The present invention relates to a memory array architecture including two-terminal memory cells, e.g., resistive memory cells.
A resistive random-access memory (RRAM) is a type of a resistive memory and has generated significant interest recently as a potential candidate for ultra-high density non-volatile information storage. A typical RRAM device has an insulator layer provided between a pair of electrodes and exhibits electrical pulse induced hysteretic resistance switching effects.
The resistance switching has been explained by the formation of conductive filaments inside the insulator layer due to Joule heating and electrochemical processes in binary oxides (e.g. NiO and TiO2) or redox processes for ionic conductors including oxides, chalcogenides, and polymers. The resistance switching has also been explained by field assisted diffusion of ions in TiO2 and amorphous silicon (a-Si) films.
In the case of a-Si structures, electric field-induced diffusion of metal ions into the silicon leads to the formation of conductive filaments that reduce the resistance of the a-Si structure. These filaments remain after a biasing (or program) voltage is removed, thereby giving the device its non-volatile characteristic, and they can be removed by reverse flow of the ions back toward the metal electrode under the motive force of a reverse polarity applied voltage.

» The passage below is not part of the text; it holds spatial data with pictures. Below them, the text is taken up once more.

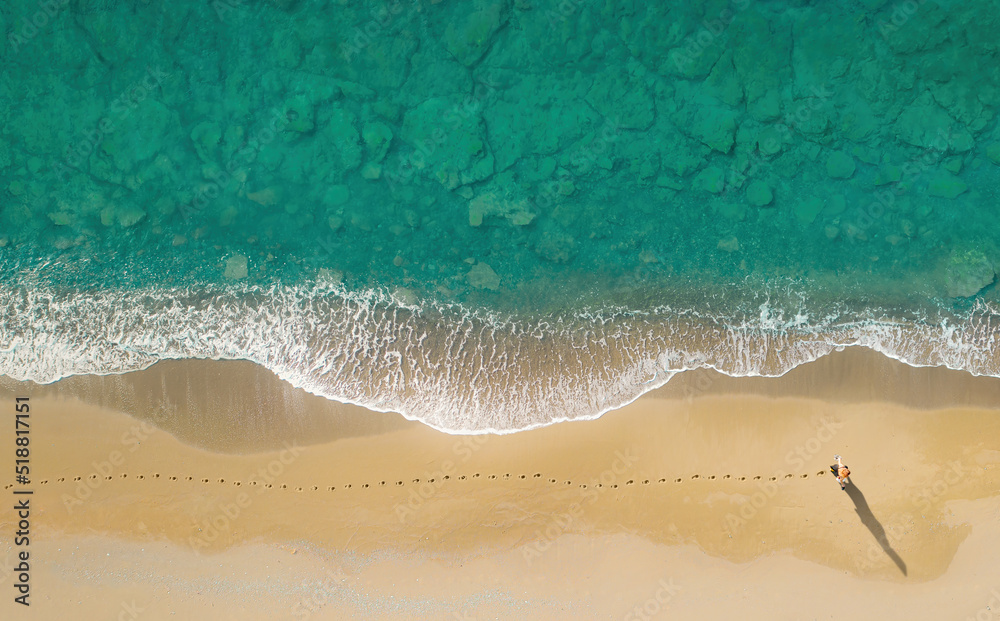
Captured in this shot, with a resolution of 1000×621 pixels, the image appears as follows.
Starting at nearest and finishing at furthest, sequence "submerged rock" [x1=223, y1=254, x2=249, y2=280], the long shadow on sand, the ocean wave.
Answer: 1. the long shadow on sand
2. the ocean wave
3. "submerged rock" [x1=223, y1=254, x2=249, y2=280]

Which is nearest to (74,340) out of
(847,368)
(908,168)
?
(847,368)

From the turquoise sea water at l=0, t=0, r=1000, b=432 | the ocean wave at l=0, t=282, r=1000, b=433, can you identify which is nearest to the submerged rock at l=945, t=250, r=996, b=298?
the turquoise sea water at l=0, t=0, r=1000, b=432

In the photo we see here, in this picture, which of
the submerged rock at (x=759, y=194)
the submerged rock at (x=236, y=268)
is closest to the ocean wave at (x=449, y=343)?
the submerged rock at (x=236, y=268)

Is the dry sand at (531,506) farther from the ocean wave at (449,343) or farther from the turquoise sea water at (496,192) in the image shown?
the turquoise sea water at (496,192)

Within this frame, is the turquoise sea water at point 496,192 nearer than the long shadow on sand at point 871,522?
No

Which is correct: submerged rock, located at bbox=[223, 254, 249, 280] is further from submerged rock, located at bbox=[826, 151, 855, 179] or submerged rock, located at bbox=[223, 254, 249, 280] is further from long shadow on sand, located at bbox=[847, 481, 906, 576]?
long shadow on sand, located at bbox=[847, 481, 906, 576]

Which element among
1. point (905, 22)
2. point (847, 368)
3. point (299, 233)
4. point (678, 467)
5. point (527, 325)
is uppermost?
point (905, 22)

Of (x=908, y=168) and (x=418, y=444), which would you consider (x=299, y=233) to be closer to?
(x=418, y=444)
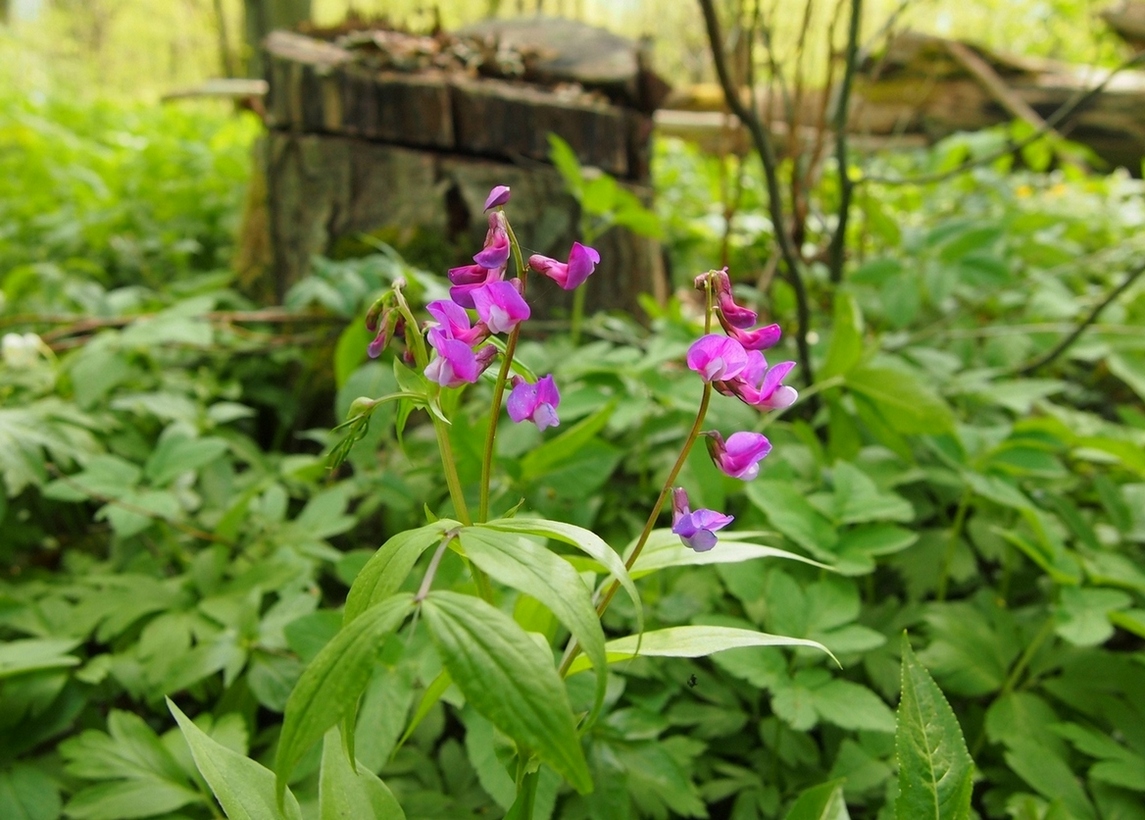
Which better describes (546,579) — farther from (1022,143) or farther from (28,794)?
(1022,143)

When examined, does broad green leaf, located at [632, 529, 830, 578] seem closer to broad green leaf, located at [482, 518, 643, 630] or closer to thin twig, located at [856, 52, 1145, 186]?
broad green leaf, located at [482, 518, 643, 630]

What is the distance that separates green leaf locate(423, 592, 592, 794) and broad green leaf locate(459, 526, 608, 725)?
3 centimetres

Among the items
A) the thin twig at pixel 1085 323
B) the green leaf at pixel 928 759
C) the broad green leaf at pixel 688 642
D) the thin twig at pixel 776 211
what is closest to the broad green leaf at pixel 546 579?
the broad green leaf at pixel 688 642

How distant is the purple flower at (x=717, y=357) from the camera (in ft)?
2.45

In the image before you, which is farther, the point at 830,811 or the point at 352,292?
the point at 352,292

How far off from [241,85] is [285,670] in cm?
608

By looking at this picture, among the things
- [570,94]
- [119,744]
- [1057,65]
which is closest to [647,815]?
[119,744]

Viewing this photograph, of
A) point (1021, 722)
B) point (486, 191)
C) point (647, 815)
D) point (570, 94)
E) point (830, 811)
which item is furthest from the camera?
point (570, 94)

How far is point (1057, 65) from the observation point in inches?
276

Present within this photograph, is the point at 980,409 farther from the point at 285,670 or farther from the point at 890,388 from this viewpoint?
the point at 285,670

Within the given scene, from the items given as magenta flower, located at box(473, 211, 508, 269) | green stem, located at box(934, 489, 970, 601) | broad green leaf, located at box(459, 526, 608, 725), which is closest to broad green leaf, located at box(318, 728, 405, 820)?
broad green leaf, located at box(459, 526, 608, 725)

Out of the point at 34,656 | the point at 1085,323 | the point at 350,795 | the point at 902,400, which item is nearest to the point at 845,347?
the point at 902,400

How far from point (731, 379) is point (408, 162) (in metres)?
2.23

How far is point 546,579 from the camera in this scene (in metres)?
0.64
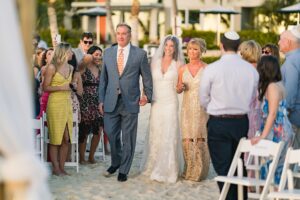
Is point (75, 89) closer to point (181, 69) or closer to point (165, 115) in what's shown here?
point (165, 115)

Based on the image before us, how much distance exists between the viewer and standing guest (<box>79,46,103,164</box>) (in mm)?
12641

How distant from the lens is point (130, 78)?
11664 mm

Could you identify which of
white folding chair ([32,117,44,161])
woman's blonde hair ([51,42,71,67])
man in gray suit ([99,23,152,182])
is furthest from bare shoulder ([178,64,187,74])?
white folding chair ([32,117,44,161])

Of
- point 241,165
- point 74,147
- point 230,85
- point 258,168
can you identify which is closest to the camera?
point 241,165

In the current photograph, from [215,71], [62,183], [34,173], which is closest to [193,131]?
[62,183]

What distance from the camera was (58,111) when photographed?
38.7 feet

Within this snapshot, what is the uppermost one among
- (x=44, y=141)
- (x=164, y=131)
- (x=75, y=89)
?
(x=75, y=89)

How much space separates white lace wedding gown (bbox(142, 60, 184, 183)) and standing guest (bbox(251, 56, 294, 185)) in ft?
8.27

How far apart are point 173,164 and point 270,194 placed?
3.87m

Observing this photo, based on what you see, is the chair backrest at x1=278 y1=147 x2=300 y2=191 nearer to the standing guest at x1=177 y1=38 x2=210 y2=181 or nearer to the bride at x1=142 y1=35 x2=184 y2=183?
the standing guest at x1=177 y1=38 x2=210 y2=181

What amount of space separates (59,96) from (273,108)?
3839mm

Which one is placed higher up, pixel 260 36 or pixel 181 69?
pixel 181 69

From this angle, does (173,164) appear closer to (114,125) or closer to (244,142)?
(114,125)

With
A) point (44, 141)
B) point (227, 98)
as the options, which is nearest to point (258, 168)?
point (227, 98)
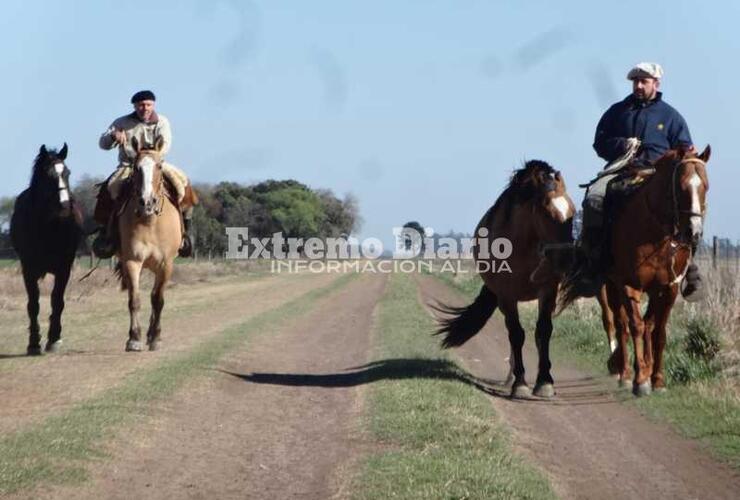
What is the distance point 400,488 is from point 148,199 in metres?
8.14

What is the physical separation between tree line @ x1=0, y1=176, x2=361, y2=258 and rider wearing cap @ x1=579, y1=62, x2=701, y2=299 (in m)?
58.6

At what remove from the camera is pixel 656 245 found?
1222 cm

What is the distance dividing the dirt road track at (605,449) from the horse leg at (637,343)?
0.94 ft

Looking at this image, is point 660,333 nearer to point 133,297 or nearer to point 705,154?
point 705,154

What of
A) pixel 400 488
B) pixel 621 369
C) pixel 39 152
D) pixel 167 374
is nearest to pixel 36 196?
pixel 39 152

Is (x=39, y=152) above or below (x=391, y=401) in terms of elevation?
above

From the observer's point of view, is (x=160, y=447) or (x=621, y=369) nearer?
(x=160, y=447)

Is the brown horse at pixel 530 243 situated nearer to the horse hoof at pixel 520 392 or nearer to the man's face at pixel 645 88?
the horse hoof at pixel 520 392

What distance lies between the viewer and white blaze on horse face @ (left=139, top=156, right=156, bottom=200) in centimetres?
1463

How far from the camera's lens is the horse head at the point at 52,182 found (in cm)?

Resistive devices based on the a-Si structure, particularly, that formed on polysilicon, typically exhibit good endurance or life cycle. However, the endurance of the resistive device can be shortened if an excessive bias voltage is applied to the device during repeated write and erase cycles in part due to Joule heating and movements of an unnecessarily large number of metal ions in the a-Si structure. Furthermore, in general, RRAM device yield is affected by an electroforming process during which a major part of a conducting path is formed inside a switching medium by applying a larger voltage (or current) signal to the device.